New Girl Season 2: How the Fox Sitcom Captures Young Adulthood in a Post Friends World

Culture

Nominated for five Emmy Awards, a Golden Globe, a People’s Choice, an Art Director’s Guild Award, and winner of a TV Guide and Teen Choice award — all within its first year of being on the air — FOX’s New Girl has, needless to say, hit the ground running. But what is it that makes the show so successful?

Like another iconic TV show featuring a group of unlikely roommates living in big, brightly colored apartments (ahem, Friends), New Girl speaks to a targeted generation of up-and-comers looking to make it or break it in the big city, with only their roomie friendships to help them through. The difference is that today, that generation is older — and, I’d argue, more immature.

Created by Liz Meriweather, the gal behind the film No Strings Attached, New Girl centers around a group of four roommates in Los Angeles: Jess, the only female roommate (played by Zooey Deschanel); and three longtime friends — Nick (Jake Johnson), Schmidt (Max Greenfield) and Winston (Lamorne Morris). The premise is simple: A quirky young woman (as noted by her blunt bangs and penchant for polka dots) breaks up with her longtime boyfriend and finds herself in need of a new apartment. So she moves in last-minute with the ragtag group of guys (all equally as quirky, but sans bangs and dots). Awkward moments accrue. Hilarity ensues.

While the characters and setting are different, the show’s premise is nonetheless based on a familiar principle. Isn’t there another show that features young roommates forming lasting friendships while navigating the ups and downs of the real world? Another show that boasts a female lead who has broken off a major relationship at the very start of the first season? That features a relentless “will they or won’t they” romantic relationship? Both Friends and New Girl even feature unique, recognizable and earworm-esque theme songs. Sure, there have been other TV shows that center around roommates and their antics (How I Met Your Mother, Big Bang Theory and Seinfeld come to mind), but none specifically capture the hopes, dreams and high-fiving, "I'll be there for you!" camaraderie of the youth generation that Friends did. The question that lingers is, is New Girl just a Friends clone?

Maybe. But if so, it’s Friends for the new millennium.

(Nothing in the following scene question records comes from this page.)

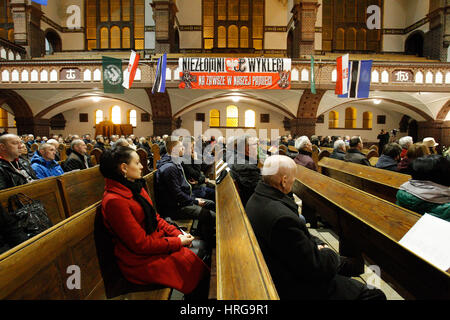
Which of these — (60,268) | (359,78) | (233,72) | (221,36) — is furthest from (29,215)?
(221,36)

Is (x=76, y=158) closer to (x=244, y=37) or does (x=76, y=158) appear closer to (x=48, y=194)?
(x=48, y=194)

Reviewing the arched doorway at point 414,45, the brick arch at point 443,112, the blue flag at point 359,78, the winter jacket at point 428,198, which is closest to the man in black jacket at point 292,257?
the winter jacket at point 428,198

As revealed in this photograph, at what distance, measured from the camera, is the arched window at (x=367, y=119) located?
707 inches

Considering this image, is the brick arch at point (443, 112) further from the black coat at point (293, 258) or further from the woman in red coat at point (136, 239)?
the woman in red coat at point (136, 239)

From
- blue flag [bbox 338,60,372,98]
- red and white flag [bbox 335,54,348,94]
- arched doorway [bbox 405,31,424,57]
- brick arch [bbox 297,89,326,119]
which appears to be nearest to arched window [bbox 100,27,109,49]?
brick arch [bbox 297,89,326,119]

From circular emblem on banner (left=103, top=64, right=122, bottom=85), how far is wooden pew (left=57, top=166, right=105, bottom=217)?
24.8 feet

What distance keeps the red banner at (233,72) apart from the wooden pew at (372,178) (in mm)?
6379

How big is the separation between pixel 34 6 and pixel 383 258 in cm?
1796

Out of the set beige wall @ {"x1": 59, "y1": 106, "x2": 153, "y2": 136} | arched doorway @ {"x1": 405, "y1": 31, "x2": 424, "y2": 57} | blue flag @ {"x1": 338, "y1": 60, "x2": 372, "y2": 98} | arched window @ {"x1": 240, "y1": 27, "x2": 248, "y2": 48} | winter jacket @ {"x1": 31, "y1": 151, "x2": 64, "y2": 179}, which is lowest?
winter jacket @ {"x1": 31, "y1": 151, "x2": 64, "y2": 179}

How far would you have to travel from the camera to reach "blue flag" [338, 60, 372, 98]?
9.12 m

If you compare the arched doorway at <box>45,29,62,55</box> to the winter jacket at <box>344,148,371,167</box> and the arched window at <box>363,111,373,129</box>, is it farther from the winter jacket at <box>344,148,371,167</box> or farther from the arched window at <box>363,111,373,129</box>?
the arched window at <box>363,111,373,129</box>

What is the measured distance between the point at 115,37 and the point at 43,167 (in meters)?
16.0

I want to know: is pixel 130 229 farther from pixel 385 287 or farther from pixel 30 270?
pixel 385 287

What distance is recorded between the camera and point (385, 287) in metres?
2.29
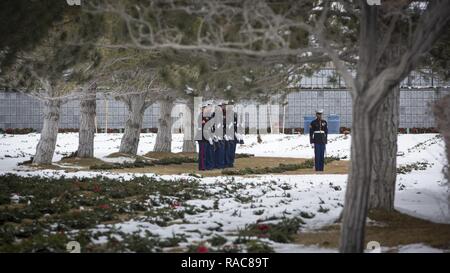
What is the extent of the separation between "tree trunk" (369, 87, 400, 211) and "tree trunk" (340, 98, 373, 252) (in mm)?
3466

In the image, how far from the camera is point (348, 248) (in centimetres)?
578

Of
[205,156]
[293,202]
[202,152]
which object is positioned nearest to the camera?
[293,202]

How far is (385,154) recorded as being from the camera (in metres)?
9.20

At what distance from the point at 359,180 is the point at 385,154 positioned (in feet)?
11.9

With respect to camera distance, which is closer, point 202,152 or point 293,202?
point 293,202

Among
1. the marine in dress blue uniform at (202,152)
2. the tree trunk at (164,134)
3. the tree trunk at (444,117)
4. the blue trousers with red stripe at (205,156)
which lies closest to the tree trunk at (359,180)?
the tree trunk at (444,117)

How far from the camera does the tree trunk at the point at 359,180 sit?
5738mm

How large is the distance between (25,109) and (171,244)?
41434 mm

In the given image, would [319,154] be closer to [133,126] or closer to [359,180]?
[133,126]

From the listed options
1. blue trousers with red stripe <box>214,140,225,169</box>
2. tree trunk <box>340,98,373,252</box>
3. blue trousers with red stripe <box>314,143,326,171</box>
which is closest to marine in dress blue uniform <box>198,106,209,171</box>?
blue trousers with red stripe <box>214,140,225,169</box>

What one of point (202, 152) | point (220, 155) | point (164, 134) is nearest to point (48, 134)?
point (202, 152)

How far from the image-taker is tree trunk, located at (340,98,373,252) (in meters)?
5.74

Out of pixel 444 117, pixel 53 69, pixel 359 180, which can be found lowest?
pixel 359 180

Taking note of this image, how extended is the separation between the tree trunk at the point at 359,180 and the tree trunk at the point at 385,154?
347cm
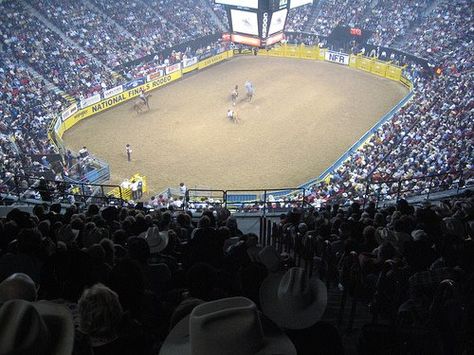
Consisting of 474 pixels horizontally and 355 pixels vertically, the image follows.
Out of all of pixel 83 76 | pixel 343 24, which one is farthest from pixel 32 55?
pixel 343 24

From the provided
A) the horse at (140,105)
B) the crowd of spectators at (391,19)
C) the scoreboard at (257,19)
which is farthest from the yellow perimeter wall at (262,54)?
the scoreboard at (257,19)

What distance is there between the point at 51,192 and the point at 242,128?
16722 mm

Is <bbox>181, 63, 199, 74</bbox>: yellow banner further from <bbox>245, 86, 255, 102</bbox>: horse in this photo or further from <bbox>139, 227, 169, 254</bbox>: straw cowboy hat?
<bbox>139, 227, 169, 254</bbox>: straw cowboy hat

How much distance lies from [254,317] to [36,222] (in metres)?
6.60

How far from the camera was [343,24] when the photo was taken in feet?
147

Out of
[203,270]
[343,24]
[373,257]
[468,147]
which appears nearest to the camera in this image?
[203,270]

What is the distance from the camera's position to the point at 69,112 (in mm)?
29203

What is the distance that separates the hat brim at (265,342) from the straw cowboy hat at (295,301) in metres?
0.53

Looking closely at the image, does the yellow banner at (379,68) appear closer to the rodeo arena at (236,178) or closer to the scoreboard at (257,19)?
the rodeo arena at (236,178)

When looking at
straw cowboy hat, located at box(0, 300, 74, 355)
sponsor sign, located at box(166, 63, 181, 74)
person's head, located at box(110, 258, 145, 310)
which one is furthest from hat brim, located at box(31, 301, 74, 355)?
sponsor sign, located at box(166, 63, 181, 74)

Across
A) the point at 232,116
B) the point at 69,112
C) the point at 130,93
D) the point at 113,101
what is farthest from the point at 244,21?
the point at 69,112

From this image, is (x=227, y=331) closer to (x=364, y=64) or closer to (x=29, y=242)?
(x=29, y=242)

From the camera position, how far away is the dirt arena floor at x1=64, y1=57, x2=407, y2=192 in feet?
80.2

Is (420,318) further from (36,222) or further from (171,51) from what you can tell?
(171,51)
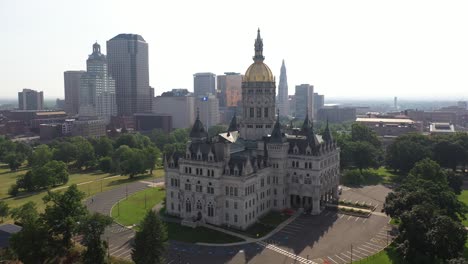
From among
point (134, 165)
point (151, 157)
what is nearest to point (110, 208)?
point (134, 165)

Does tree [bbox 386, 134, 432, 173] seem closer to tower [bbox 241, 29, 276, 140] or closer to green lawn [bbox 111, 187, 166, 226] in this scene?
tower [bbox 241, 29, 276, 140]

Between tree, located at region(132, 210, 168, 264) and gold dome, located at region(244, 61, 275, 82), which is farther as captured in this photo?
gold dome, located at region(244, 61, 275, 82)

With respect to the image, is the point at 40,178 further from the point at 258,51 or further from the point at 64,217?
the point at 258,51

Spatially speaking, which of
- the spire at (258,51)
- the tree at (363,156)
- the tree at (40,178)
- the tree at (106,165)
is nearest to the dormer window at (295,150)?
the spire at (258,51)

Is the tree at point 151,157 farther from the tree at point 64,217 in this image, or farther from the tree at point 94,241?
the tree at point 94,241

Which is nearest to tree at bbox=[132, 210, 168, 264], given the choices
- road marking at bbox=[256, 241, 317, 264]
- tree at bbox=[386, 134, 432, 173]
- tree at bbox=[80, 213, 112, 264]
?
tree at bbox=[80, 213, 112, 264]

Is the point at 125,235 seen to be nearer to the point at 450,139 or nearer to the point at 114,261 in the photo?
the point at 114,261
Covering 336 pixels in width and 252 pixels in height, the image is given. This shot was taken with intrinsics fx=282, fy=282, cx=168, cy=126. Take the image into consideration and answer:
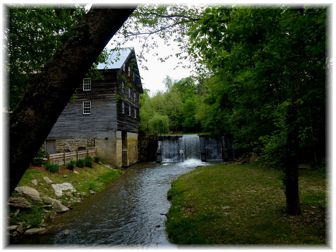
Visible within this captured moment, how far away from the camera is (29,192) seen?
1110cm

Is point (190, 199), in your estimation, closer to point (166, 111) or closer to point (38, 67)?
point (38, 67)

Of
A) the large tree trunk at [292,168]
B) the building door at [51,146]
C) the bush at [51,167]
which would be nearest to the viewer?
the large tree trunk at [292,168]

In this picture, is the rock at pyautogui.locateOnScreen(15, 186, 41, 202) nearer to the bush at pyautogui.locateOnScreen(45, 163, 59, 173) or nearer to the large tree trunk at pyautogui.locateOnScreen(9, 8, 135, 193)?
the bush at pyautogui.locateOnScreen(45, 163, 59, 173)

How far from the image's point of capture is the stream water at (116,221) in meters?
7.88

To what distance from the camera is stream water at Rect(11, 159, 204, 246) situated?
788cm

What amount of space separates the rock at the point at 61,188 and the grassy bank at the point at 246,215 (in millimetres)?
4900

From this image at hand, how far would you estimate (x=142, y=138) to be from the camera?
32281mm

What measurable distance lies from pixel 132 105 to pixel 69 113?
23.6 feet

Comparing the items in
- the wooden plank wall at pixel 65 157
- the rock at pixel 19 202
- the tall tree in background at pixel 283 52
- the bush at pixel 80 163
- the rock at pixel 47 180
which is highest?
the tall tree in background at pixel 283 52

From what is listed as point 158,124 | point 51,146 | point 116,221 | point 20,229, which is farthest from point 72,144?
point 158,124

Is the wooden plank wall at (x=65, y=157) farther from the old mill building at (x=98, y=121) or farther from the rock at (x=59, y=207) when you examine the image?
the rock at (x=59, y=207)

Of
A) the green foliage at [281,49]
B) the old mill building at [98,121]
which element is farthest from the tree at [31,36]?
the old mill building at [98,121]

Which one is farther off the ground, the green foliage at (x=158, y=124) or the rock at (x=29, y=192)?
the green foliage at (x=158, y=124)

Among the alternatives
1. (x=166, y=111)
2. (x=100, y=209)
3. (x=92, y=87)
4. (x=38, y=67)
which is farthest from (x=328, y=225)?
(x=166, y=111)
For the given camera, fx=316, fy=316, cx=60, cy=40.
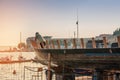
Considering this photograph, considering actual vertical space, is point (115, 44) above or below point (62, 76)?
above

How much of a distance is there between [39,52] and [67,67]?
2.74m

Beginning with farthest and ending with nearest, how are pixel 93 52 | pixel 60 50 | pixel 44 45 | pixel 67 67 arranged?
pixel 44 45 < pixel 67 67 < pixel 60 50 < pixel 93 52

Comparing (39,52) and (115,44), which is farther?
(39,52)

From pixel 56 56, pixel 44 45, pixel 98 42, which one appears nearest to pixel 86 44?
pixel 98 42

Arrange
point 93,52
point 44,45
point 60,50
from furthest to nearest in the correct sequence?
point 44,45 < point 60,50 < point 93,52

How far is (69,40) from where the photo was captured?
2377 cm

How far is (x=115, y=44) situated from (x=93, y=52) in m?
2.23

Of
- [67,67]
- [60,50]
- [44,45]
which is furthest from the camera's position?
[44,45]

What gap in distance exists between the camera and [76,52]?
20406 mm

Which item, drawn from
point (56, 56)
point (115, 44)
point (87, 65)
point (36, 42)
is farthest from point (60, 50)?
point (36, 42)

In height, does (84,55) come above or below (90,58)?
above

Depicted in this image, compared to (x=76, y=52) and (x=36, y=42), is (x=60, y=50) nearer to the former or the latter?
(x=76, y=52)

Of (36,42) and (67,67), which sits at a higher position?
(36,42)

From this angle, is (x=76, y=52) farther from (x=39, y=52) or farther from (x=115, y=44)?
(x=39, y=52)
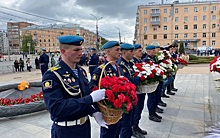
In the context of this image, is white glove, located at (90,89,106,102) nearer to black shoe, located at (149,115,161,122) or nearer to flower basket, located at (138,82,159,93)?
flower basket, located at (138,82,159,93)

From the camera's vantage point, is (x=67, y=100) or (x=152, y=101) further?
A: (x=152, y=101)

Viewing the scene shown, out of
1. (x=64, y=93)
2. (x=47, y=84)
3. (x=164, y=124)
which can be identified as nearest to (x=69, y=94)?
(x=64, y=93)

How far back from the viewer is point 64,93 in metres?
1.61

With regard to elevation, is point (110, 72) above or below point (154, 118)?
above

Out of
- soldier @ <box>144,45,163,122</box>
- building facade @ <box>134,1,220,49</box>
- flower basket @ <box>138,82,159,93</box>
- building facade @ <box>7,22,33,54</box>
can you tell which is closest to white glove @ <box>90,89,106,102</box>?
flower basket @ <box>138,82,159,93</box>

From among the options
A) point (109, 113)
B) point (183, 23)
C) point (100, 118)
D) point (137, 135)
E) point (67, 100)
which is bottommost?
point (137, 135)

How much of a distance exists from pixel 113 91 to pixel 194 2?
5256cm

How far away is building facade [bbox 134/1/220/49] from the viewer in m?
46.3

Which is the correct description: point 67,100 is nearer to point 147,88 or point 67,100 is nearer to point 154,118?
point 147,88

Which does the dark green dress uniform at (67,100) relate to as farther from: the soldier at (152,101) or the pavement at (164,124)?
the soldier at (152,101)

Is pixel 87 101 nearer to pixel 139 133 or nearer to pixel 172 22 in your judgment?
pixel 139 133

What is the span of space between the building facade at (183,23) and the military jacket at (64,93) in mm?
45613

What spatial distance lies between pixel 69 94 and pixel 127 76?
138cm

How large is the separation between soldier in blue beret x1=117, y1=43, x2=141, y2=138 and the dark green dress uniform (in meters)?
1.05
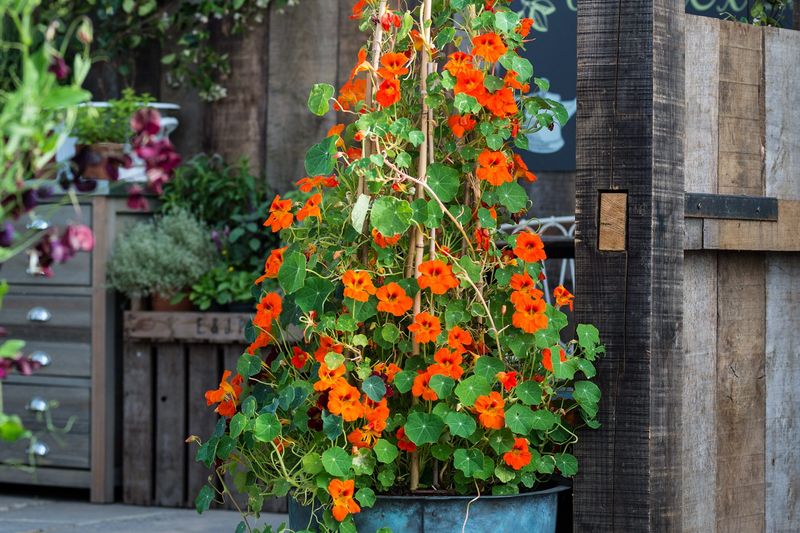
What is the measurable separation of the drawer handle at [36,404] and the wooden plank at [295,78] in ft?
4.09

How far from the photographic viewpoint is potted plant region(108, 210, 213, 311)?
4246mm

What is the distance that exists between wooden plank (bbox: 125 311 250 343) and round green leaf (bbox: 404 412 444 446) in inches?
76.4

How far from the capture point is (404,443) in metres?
2.28

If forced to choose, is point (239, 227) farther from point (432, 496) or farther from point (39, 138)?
point (39, 138)

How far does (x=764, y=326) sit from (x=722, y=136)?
1.44 ft

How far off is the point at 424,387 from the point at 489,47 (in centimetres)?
67

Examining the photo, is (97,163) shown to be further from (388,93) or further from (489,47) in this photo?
(489,47)

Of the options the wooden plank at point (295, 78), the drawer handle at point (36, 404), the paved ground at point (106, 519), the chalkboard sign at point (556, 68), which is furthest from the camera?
the wooden plank at point (295, 78)

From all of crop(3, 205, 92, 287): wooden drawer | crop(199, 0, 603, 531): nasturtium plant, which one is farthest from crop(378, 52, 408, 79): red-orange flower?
crop(3, 205, 92, 287): wooden drawer

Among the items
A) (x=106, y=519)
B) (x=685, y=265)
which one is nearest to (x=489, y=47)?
(x=685, y=265)

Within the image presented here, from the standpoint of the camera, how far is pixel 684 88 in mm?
2432

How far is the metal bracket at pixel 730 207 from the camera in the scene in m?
2.42

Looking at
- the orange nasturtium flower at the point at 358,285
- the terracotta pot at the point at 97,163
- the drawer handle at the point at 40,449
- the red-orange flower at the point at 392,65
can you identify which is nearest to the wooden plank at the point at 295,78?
the drawer handle at the point at 40,449

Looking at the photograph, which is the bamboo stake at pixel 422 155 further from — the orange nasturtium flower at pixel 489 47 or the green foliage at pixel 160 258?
the green foliage at pixel 160 258
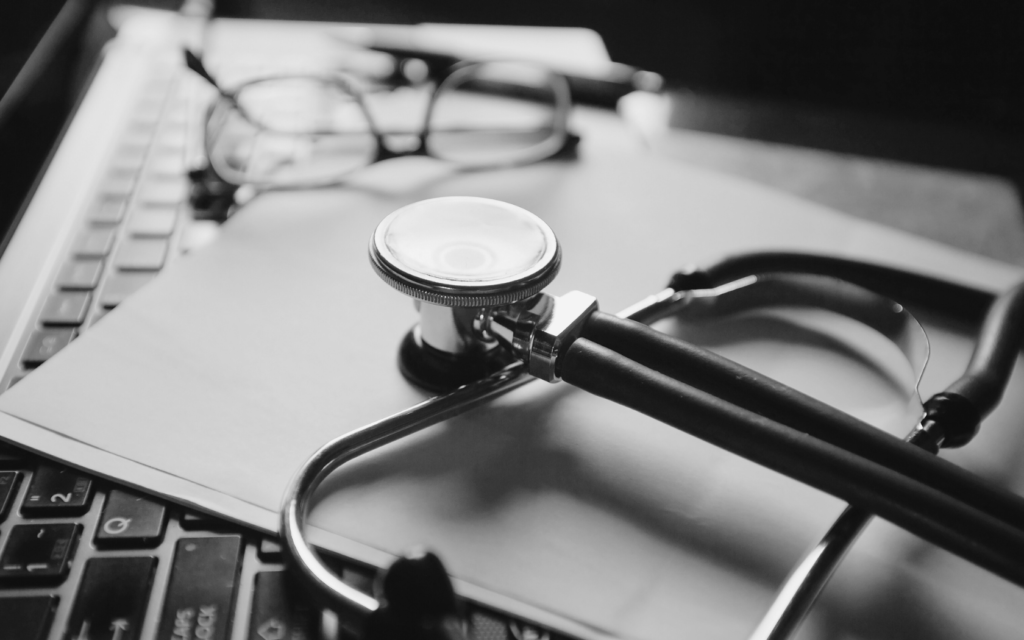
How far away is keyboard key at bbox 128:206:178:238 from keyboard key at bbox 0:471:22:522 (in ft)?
0.70

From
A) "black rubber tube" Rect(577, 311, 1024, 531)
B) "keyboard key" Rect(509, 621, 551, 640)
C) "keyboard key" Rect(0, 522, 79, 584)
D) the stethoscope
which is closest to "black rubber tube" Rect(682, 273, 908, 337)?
the stethoscope

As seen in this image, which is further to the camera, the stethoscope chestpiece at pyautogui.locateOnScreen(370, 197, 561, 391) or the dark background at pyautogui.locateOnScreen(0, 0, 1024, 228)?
the dark background at pyautogui.locateOnScreen(0, 0, 1024, 228)

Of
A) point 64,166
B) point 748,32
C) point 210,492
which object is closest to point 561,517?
point 210,492

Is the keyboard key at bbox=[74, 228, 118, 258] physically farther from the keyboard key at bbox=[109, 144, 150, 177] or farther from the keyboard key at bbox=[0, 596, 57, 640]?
the keyboard key at bbox=[0, 596, 57, 640]

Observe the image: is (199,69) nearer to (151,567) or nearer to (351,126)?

There are two distinct differences between the two series. First of all, the characters on New Girl are noticeably a bit older (late twenties and early thirties) than the gang was in the first few seasons on Friends. Second, when New Girl first began, the characters had already dabbled in, or established themselves in, the working world: Jess was an elementary school teacher, Nick was a law-school-dropout-turned-bartender, Winston was a professional basketball player, and Schmidt had a semi-successful job in corporate America. By the time the second season rolls around, however, three of the characters find themselves in transition: Jess is laid off as a teacher, Nick is still ambivalently bartending and Winston is grappling with what to do post-professional sports career (he babysits for a while, then finds himself working at a radio station). All of the characters deal with relationship drama and can’t seem to make one work. 

While the characters on Friends dealt with similar issues — career and relationship issues — they didn’t go through a communal “finding oneself” stage at the age of 30. In fact, this focus on unemployment and “finding one’s passion” in one’s thirties — i.e., later in life than previous generations did — is a sign of the times: It’s less likely that college graduates today will remain working in the same field, let alone at the same company, that they start in. And today there’s less of a drive to kickstart a career immediately (for the purpose, one might argue, of providing for an eventual family), and more of an emphasis on self-fulfillment. I’d even argue that the antics of Jess, whose childlike personality comes complete with wide eyes and a penchant for elementary schoolers, is meant to embody the current trend of twenty- and thirty-somethings staying “kids” longer.

New Girl is reminiscent of Friends in many ways, and young viewers relate to the show just as they did to Friends because it underlines the major life issues that we young adults are dealing with. It’s just that today, these themes of young adulthood are slightly different.